James Cotton reviews David Walker and Li Yao with Karen Walker, Happy Together. Bridging the Australia-China Divide (Melbourne: Melbourne University Press, 2022).
This account of the lives of historian David Walker and his translator Li Yao is a story that operates at a number of levels. As biography, we have accounts of the educations and life activities of the protagonists. In the case of Walker, it is the unfolding of a rare historical talent in the generally benign atmosphere of Australian suburbia and academia in the 1960s and 1970s. In the case of Li, the circumstances in which he endured and then triumphed could hardly have been more different or adverse. Mao’s China seemed to find endless ways to frustrate, humiliate and punish intellectuals, and Li experienced many of these ways. From his parents and grandparents he inherited the status of landlord, and even exemplary service in the Cultural Revolution could not eradicate that stain. The ironies of this paradox in such a regime are not explicitly explored, though the frequency with which the term ‘liberation’ (jiefang) is used in China is its own comment.

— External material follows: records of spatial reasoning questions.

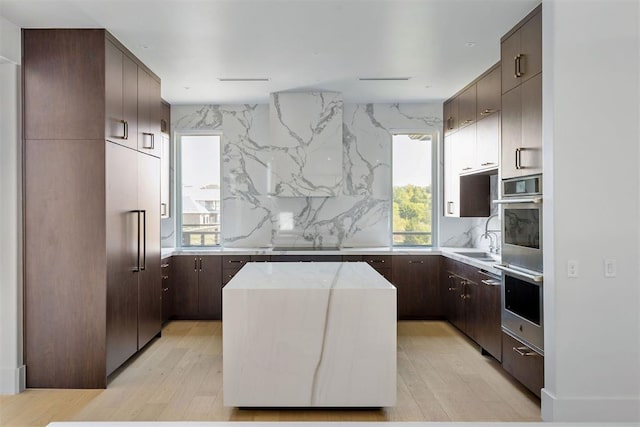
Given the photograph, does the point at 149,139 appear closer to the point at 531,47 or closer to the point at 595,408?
the point at 531,47

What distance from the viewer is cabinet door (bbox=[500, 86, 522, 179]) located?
3.55 metres

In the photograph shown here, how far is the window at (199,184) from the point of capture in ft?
20.9

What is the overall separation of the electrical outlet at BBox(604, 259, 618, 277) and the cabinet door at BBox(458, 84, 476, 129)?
233cm

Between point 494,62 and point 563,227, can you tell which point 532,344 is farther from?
point 494,62

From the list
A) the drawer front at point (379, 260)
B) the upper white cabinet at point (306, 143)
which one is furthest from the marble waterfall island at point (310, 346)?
the upper white cabinet at point (306, 143)

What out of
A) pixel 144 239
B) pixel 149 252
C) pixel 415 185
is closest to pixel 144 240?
pixel 144 239

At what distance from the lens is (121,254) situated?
394 cm

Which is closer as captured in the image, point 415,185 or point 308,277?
point 308,277

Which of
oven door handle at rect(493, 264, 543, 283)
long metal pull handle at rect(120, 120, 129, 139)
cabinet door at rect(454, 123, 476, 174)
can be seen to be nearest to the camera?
oven door handle at rect(493, 264, 543, 283)

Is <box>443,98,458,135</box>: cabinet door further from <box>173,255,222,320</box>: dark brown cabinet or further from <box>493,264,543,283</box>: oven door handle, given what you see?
<box>173,255,222,320</box>: dark brown cabinet

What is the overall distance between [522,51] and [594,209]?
124 centimetres

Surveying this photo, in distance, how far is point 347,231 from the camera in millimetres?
6289

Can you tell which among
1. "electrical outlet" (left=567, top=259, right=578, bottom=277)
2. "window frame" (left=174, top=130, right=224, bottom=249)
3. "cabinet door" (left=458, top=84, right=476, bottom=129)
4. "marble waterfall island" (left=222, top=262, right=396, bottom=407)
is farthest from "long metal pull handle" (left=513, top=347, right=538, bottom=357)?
"window frame" (left=174, top=130, right=224, bottom=249)

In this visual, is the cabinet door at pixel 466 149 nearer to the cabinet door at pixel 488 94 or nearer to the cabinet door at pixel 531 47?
the cabinet door at pixel 488 94
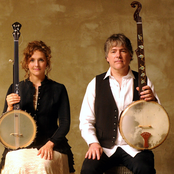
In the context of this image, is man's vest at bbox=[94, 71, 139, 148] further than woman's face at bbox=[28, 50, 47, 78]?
No

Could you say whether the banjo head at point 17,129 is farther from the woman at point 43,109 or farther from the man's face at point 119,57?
the man's face at point 119,57

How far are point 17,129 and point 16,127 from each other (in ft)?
0.06

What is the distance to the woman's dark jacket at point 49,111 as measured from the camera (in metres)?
2.59

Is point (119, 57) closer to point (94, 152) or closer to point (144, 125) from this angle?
point (144, 125)

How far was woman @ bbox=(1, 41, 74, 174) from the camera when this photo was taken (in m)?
2.44

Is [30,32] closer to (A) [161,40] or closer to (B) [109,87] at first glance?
(A) [161,40]

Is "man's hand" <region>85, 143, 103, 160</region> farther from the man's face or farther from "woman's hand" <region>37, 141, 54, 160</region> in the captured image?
the man's face

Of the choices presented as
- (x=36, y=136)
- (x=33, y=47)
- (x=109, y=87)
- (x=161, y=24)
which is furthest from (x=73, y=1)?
(x=36, y=136)

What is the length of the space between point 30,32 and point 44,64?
1.77m

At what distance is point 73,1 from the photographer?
4262 mm

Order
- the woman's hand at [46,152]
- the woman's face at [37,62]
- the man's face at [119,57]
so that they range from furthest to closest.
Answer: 1. the woman's face at [37,62]
2. the man's face at [119,57]
3. the woman's hand at [46,152]

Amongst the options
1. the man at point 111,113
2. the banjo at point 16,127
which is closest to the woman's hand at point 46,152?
the banjo at point 16,127

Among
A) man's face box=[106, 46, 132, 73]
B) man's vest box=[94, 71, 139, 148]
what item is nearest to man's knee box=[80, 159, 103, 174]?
man's vest box=[94, 71, 139, 148]

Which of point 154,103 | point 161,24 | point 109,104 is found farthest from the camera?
point 161,24
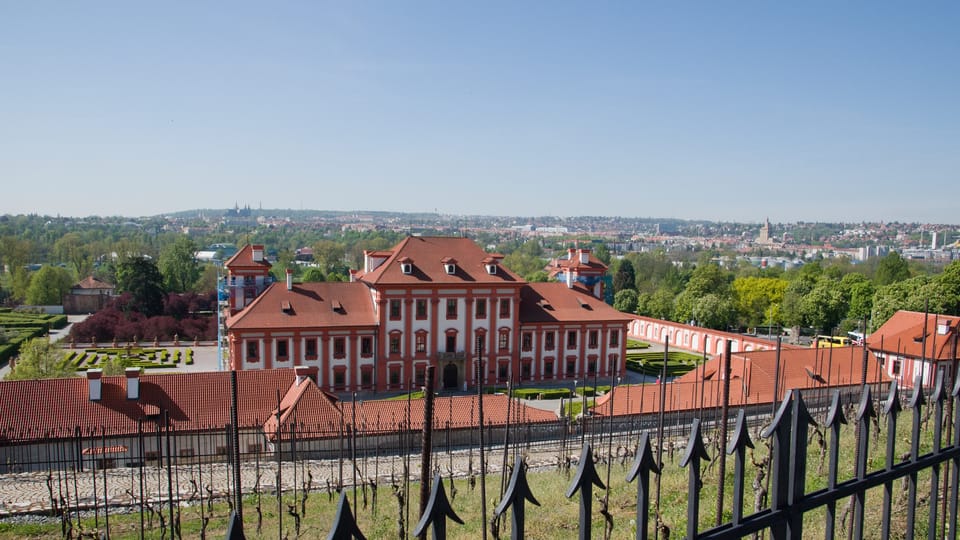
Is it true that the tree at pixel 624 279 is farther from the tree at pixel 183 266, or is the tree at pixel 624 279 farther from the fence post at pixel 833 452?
the fence post at pixel 833 452

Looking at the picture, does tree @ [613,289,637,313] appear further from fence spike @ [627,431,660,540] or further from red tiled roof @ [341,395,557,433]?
fence spike @ [627,431,660,540]

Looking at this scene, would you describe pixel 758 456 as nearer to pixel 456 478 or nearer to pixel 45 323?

Walker found his metier with his important book on early Australian perceptions of Asia, a work which appeared precisely at the time when deeper thinking was needed as Australia’s ‘engagement’ with Asia became the national project. Despite many bitter experiences, having mastered English and its literature, Li translated Patrick White, Alex Miller, Brian Castro and other Australian writers, at a time in the 1990s when China was in engagement mode itself, and considerable attention was being paid to literatures and peoples beyond the familiar locations of Europe and North America. It is surely a comment on the seriousness of this engagement that there are now more centres for Australian studies in China than in the rest of the world together, including Australia.
Beyond these two life trajectories, the book is also a reminder that relations between nations are so much richer than formal diplomatic exchanges, and that ultimately it is the lived experience of individuals that provides the real substance and foundation. There are also some remarkable parallels in these otherwise disparate lives. Just as Walker was raised in Australia on lands from which the original inhabitants were dispossessed, when the Li family left Shanxi for Inner Mongolia they took up lands that were once the preserve of nomadic Mongol inhabitants. In his efforts to make Australia intelligible to students in China during his various periods as lecturer and teacher, chiefly as BHP Chair of Australian Studies at Peking University, Walker had the good fortune to draw upon Li’s exceptional work as a translator and bridge builder. For his part, Li was able to deepen his knowledge of Australia through his sustained dialogues with the historian, some of them conducted as they travelled together to significant historical and cultural sites.
The book inevitably ends on an uncertain note. Though it is a topic not explicitly explored, the reader is left to ponder whether the two historical moments that carried these individuals to prominence, and also brought them together, may have passed into history. For more than 40 years, Australian governments of all complexions were consistent in the view that Taiwan was a province of China and that its political evolution was a matter for the Chinese people to address. Despite many Australians being unsure as to its exact location, Taiwan and its internal disposition have suddenly become matters of vital strategic interest. This innovation has emerged despite the fact that it introjects a strident Australian voice into a Chinese national issue that goes back at least as far as 1895 and of which most Australians are ignorant. If it is possible to extract Australia from this current policy cul-de-sac then the generation of which Li and Walker are representative figures may yet play a further positive role.